Мать охнула. Сестра со звоном выронила вилку. Жук заерзал, что-то мучительно соображая; затем самоотверженно, всем существом икнул.
— Совсем рехнулся, — брезгливо фыркнула Дуня, буравя меня глазами.
— Дуня, — одернула ее мать.
— Что? — прошипела та.
— Сегодня праздник, не ссорьтесь…
— Скажи это лучше Олегу.
— Что, — упорствовал я, — если я убийца? Что вы на это скажете?
— Олег, — с укоризной перебила мать, протянув зачем-то руку, но, взглянув на меня, тут же стыдливо ее отдернула. Сестра бесилась. Жук заметно сник.
— Ну что — Олег? Чего вы от меня хотите? Чтобы я радовался жизни? Вот, я радуюсь, я безмерно счастлив. Чтобы я ел?
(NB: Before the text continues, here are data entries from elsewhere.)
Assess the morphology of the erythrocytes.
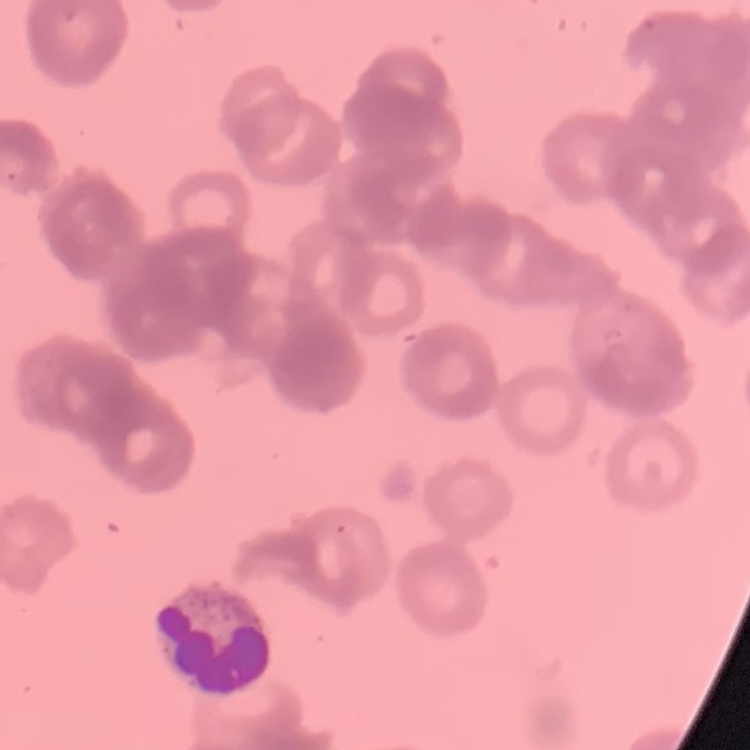
Rouleaux formation.

Summary:
  - Stain: Field's or Giemsa
  - Image type: square crop of a larger photomicrograph
  - Preparation: thin blood smear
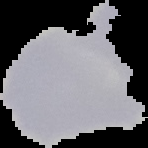

Summary:
  - Preparation: thin blood smear
  - Image type: cell region segmented out of the field of view; surrounding area masked to black
  - Malaria status: uninfected
  - Image size: 148×148 pixels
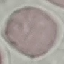
malaria status = uninfected
image type = cell patch, automatically extracted from a larger field of view and resized to 64 × 64 pixels
preparation = thin blood film
stain = Giemsa
capture = smartphone camera at the microscope eyepiece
Classify this cell by malaria status.
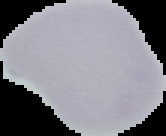
It is uninfected.

From a thin blood film. Image is 166×136 pixels. The area outside the segmented cell region is set to black.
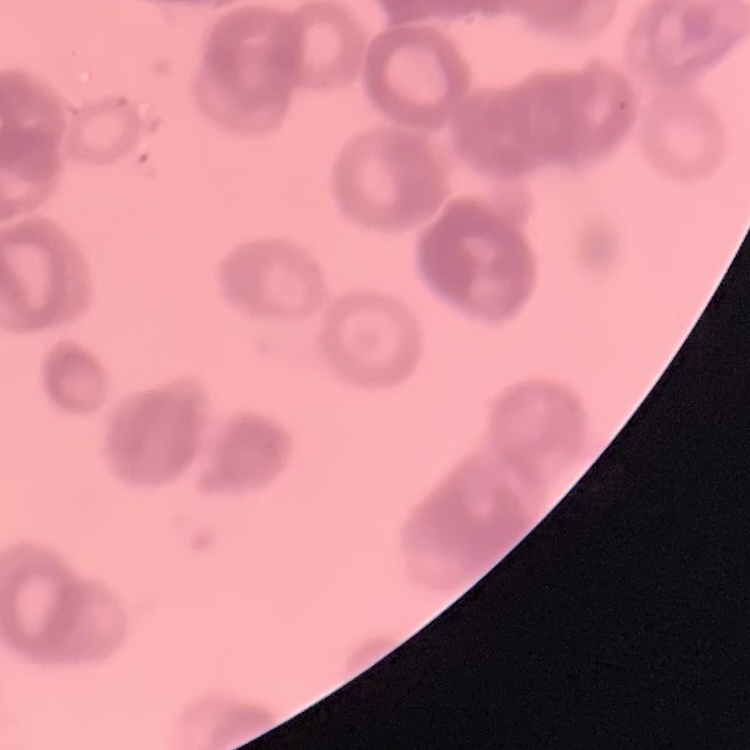
{
  "red_blood_cell_morphology": "rouleaux formation",
  "stain": "Field's or Giemsa",
  "preparation": "thin peripheral smear",
  "image_type": "one tile cut from a larger photomicrograph"
}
Пожалуйста, — с нарочитым воодушевлением я стал по очереди придвигать к себе еду, орудуя ложкой, уродуя торжественную благочинность блюд и вываливая себе в тарелку рыбу, фасоль, грибы, вареники, смешивая все это с кутьей, утрамбовывая и приглаживая вилкой комковатую, жутковато-желтую массу. — Ну как? — ядовито бросил я, увенчав вавилонскую башню оливкой с перышком петрушки. Кусок заливной рыбы отвалился, скользнул на скатерть и студенисто задрожал, потихоньку подтаивая.
Все настороженно молчали. Даже телевизор прикусил язык. Я вскочил; попятившись, с триумфальным грохотом уронил стул. Попытался поднять, уронил снова и, не оглядываясь, точно пьяный, выбежал из кухни.
На улице я сорвал с куста сморщенную, мерзлую калиновую гроздь, но есть не смог и закопал под забором, как пес закапывает косточку на черный день. Только мой черный день уже наступил и будет длиться вечно.